§ Quoted passage
=== Begin Enclosure ===

Note that the forward process is independent of the network used to denoise, so technically we could already visualize its effect. At the same time, we can also create a utility function that applies Algorithm 2 (sampling procedure) to generate new images. We do so with two DDPM’s specific utility functions:

def show_forward(ddpm, loader, device):
    # Showing the forward process
    for batch in loader:
        imgs = batch[0]

        show_images(imgs, "Original images")

        for percent in [0.25, 0.5, 0.75, 1]:
            show_images(
                ddpm(imgs.to(device),
                     [int(percent * ddpm.n_steps) - 1 for _ in range(len(imgs))]),
                f"DDPM Noisy images {int(percent * 100)}%"
            )
        break

To generate images, we start with random noise and let t go from T back to 0. At each step, we estimate the noise as eta_theta and apply the denoising function. Finally, extra noise is added as in Langevin dynamics.

=== End Enclosure ===

§ Records provided
=== Begin Enclosure ===

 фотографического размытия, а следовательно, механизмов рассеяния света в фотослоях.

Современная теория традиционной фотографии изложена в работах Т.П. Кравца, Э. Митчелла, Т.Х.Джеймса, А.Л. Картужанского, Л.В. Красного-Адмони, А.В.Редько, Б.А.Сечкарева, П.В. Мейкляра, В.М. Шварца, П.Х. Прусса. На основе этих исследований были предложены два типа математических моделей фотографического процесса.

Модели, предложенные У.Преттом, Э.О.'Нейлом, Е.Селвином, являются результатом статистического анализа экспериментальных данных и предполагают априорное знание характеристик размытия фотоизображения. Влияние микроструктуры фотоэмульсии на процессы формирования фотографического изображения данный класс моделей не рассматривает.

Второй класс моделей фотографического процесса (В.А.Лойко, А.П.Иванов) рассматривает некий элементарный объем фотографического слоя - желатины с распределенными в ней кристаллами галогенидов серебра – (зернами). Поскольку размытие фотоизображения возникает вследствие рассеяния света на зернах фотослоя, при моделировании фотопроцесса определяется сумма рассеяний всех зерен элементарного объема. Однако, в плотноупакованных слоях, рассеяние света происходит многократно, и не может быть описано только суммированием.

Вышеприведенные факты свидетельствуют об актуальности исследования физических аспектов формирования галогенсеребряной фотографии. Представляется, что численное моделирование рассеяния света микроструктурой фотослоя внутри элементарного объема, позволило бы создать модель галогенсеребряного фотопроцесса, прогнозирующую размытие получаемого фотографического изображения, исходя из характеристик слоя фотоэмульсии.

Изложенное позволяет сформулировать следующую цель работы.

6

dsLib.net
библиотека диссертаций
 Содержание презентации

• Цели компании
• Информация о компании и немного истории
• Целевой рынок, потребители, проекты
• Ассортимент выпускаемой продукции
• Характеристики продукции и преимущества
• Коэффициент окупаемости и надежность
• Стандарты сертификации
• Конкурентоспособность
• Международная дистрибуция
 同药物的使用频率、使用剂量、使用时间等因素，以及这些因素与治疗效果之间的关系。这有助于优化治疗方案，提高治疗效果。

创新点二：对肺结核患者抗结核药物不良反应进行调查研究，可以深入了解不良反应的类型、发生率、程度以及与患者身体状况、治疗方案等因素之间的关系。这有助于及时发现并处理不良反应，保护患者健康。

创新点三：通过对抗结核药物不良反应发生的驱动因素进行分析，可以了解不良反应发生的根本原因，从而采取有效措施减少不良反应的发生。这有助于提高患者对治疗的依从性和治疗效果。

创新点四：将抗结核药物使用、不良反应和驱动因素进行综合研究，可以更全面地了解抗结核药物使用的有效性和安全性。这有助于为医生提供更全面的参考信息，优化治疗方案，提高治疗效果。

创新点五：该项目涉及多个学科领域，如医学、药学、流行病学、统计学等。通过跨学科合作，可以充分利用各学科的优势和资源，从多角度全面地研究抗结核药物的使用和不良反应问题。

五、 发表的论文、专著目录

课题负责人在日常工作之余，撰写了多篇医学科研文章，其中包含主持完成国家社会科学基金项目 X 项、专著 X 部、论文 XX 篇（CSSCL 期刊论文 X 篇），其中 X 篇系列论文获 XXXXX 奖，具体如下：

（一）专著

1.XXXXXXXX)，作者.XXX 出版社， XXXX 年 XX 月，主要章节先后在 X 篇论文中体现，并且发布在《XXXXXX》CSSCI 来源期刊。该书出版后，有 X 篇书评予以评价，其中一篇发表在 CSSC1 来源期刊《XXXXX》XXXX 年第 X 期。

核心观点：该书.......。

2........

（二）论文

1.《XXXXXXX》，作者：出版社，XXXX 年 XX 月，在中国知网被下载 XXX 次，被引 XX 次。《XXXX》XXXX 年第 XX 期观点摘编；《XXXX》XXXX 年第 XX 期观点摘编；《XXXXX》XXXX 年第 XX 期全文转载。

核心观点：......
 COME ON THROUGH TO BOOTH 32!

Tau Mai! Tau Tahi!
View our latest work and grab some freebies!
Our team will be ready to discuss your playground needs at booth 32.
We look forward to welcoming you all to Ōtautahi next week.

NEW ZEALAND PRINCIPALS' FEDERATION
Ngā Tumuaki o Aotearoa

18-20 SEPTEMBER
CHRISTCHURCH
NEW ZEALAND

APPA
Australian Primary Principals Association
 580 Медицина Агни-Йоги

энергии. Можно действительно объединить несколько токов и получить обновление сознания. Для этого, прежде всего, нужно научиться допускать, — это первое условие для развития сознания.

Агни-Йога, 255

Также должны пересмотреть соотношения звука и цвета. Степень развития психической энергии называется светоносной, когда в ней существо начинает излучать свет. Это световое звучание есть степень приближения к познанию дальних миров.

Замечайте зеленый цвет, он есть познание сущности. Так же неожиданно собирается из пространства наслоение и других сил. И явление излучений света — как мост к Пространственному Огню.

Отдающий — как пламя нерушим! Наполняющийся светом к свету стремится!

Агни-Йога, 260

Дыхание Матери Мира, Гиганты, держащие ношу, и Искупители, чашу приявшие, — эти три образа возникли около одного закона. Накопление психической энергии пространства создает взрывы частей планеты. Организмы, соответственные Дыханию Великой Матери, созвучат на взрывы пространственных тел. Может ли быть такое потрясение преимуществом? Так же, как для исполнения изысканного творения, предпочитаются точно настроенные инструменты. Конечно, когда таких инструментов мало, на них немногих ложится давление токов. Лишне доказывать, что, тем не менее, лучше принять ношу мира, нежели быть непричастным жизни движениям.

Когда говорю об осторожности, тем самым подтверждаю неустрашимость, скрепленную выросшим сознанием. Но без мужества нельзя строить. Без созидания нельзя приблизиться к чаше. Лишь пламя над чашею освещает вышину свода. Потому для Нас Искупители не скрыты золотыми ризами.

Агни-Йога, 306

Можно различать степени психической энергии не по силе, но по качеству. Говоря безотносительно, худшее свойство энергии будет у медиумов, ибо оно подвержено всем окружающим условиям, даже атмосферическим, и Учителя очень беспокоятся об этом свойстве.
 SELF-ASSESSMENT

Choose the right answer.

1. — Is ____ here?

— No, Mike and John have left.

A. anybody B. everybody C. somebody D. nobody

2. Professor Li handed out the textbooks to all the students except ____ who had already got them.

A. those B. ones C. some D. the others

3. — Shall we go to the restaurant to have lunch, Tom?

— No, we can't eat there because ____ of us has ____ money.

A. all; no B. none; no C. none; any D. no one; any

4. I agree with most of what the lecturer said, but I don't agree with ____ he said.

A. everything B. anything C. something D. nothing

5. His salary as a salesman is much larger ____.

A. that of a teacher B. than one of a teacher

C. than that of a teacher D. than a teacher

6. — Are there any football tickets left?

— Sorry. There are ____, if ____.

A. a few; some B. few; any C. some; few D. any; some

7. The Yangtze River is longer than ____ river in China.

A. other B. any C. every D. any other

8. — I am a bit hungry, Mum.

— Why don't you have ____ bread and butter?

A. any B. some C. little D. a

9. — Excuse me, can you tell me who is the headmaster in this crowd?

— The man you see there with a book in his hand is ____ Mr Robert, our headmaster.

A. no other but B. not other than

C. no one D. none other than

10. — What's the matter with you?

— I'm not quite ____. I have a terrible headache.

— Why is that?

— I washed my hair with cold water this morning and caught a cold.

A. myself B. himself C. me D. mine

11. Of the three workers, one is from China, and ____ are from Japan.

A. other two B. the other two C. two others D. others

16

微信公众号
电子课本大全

=== End Enclosure ===

§ Task directions
Transcribe the DDPM passage, starting with "for percent in" and going on through "in Langevin dynamics.". The lines above stand apart from the DDPM passage and are separate material.

§ Answer section
for percent in [0.25, 0.5, 0.75, 1]:
            show_images(
                ddpm(imgs.to(device),
                     [int(percent * ddpm.n_steps) - 1 for _ in range(len(imgs))]),
                f"DDPM Noisy images {int(percent * 100)}%"
            )
        break

To generate images, we start with random noise and let t go from T back to 0. At each step, we estimate the noise as eta_theta and apply the denoising function. Finally, extra noise is added as in Langevin dynamics.